Let’s assume most C-style languages created in the decade are smart enough to drop the comma operator, doesn’t that fix the problem? Well, what does this JavaScript snippet do?

const f = ({ a, b: c }) => a + c;

Is this an object literal or a parameter list destructuring an object argument? There’s no comma operator here, yet the parser must still chew through potentially unlimited tokens before being able to finally work it out by seeing the arrow.

Let’s take a quick detour into why this is actually a problem.

Firstly, if a computer can’t work out what it is by looking at the start of the expression, neither can a human.
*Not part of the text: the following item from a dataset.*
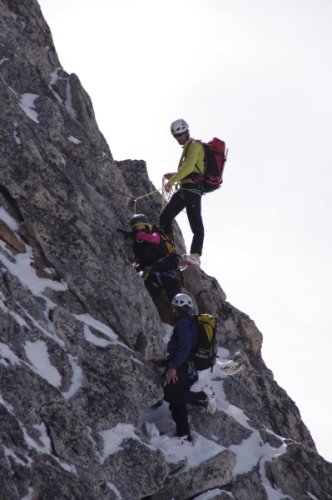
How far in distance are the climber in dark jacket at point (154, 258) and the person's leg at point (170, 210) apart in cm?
190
There becomes a linear growth in time taken to disambiguate the expression depending on how long the expression is.

Secondly, changing the interpretation of already-parsed tokens based on future tokens frustrates the left-to-right flow of the language, requiring outwards-from-centre reading to work out exact behaviour.

Finally, tooling such as syntax highlighting in editors have a greater likelihood of parsing them correctly if it can unambiguously work out syntax without unlimited lookahead.
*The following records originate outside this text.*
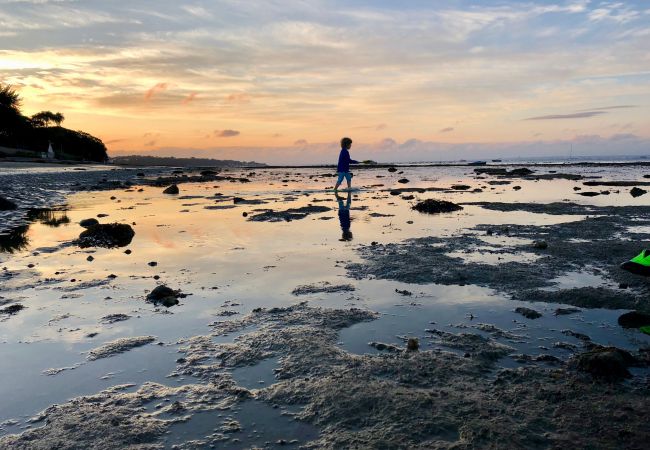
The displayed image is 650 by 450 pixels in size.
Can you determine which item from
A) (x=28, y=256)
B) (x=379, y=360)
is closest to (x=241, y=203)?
(x=28, y=256)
Kotlin clearly understood this problem, opting to start a lambda expression with a distinguishing character:

{ x -> x * 2 }

This is clearly more verbose than a single-expression braceless lambda of other languages like JavaScript:

x => x * 2

Realising this, I can only assume Kotlin’s designers added syntactical sugar to offset the additional verbosity:

{ it * 2 }

It uses an it implicit pronoun keyword to refer to a first parameter to avoid spelling it out, but the more noteworthy point is that the arrow can be dropped from lambdas that have no explicit parameters.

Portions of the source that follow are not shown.